Customize The Operating System

In the good ol' days of supercomputers (the '70s, for you youngsters), feature-rich, stable operating systems were hard to find, probably because they didn't exist. I know this for a fact, because I was in charge of one of the early operating systems. We did the best we could, but we were just feeling our way along. Anyone who has implemented large computer systems knows that you have to suppress your feelings, else the 100 hour work weeks become intolerable. That naturally resulted in suppressed operating systems where designers cared less about how the user felt. Our goal was to get something that worked and was useful.

Today, there are many capable, more or less stable systems that provide good feature-rich functionality. They do, however, need a rich company to upgrade those rich features so that the system becomes ever richer. It is not uncommon to update systems at least once a month, if for no other reason than to add the latest security patch.

Supercomputers provide an easy way out. Their operating systems don't need lots of sophistication because a graphical user interface (GUI) is unnecessary. The GUI is important, but it can be entirely contained within a PC that is connected to the supercomputer. Then the PC's user interface can be used. The supercomputer's operating system can be cut down to the minimum features needed to support the applications, not the users. PC operating systems that are ported to supercomputers don't make a lot of sense. Something straightforward, like Linux, does. PCs are tolerant of users; supercomputers are good at running applications fast. The two don't need to twine.

There are more and more Linux systems in supercomputers than ever before. This system is free for the taking and is maintained by a whole raft of passionate enthusiasts, all hoping to prove that Linux is God's gift to computers. The gift part is OK; the caveat is that upgrades need to be carefully chosen. That's the downside of freeware. The good news is that a basic Linux system is all we need, along with some carefully chosen application-support codes for multithreading, etc. These support codes will probably cost some real money, but they are typically well supported and improve dramatically over time due to competition.

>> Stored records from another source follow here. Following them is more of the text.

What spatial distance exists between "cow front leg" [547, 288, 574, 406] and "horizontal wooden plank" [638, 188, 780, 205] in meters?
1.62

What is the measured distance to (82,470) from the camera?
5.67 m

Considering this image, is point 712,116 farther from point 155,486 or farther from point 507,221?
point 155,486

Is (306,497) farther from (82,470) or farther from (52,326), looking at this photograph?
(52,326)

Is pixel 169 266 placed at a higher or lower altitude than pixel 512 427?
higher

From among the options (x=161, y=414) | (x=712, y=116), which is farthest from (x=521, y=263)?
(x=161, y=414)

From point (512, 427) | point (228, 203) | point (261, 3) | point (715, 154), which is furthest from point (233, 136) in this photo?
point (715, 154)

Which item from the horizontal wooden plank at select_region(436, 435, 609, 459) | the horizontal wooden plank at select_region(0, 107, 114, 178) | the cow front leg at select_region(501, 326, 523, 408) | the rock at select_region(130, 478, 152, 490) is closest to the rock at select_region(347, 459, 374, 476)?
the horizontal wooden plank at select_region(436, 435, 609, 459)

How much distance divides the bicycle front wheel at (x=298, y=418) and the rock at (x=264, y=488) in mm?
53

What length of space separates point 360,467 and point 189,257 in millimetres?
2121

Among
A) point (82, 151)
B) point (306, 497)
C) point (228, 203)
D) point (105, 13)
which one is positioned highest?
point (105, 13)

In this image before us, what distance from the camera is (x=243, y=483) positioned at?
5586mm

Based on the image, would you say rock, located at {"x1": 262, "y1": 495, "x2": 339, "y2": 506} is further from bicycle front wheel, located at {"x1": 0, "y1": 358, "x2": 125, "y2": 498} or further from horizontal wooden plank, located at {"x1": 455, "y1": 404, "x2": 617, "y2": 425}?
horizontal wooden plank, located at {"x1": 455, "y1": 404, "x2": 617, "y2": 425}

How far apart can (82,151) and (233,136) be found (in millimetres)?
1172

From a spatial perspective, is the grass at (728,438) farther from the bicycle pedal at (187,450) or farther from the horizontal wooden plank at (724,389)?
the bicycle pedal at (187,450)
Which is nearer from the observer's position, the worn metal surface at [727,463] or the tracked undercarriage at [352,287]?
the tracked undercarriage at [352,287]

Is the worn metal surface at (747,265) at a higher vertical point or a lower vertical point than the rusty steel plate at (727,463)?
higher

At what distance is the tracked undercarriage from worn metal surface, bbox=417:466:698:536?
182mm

Inter-processor communication is vital. Applications can be spread over 10's of thousands of processors, and all the processors need to stay more or less synchronized. This synchronization requires operating system communication (calls). Therefore, the time the OS takes to process the calls is vital for overall application performance.

The applications' approach to OS performance issues is to simply bypass the OS and allow direct communication with other threads via multiprocessor interfaces (MPI). Some MPIs cleverly allow direct communication to proceed without confusion, even though the OS is bypassed. The MPI stack is handled as subroutine calls at the application level. The MPI can further reduce OS complexity. Wouldn't it be nice if the OS would support direct MPI calls?

An area that needs creative attention is support for troubleshooting and the display of system status. Supercomputers typically have thousands of processors with millions of possible communication paths. There isn't any predictable processor-to-processor path. This can lead to anxiety when you are trying to track down a communication bug or a lazy processor. A good system status display that doubles as a debugging tool can be a lifesaver, if only one existed...

So, a good way to keep supercomputers out of the office is to use a custom operating system that inhibits direct application-to-application communication. This provides two crippling negative benefits. One of these is its cost. A custom operating system will suck up lots of R & D money to keep it going, so you won't get one of your own unless you are important. Management balks at important people; they are expensive. The other benefit will be your cube size. You will have to clone yourself at least once to keep your application moving along with the blows dealt by your punchy operating system. Yep, you will need a bigger cube. Management balks at big cubes, but not if there are lots of people in each of them.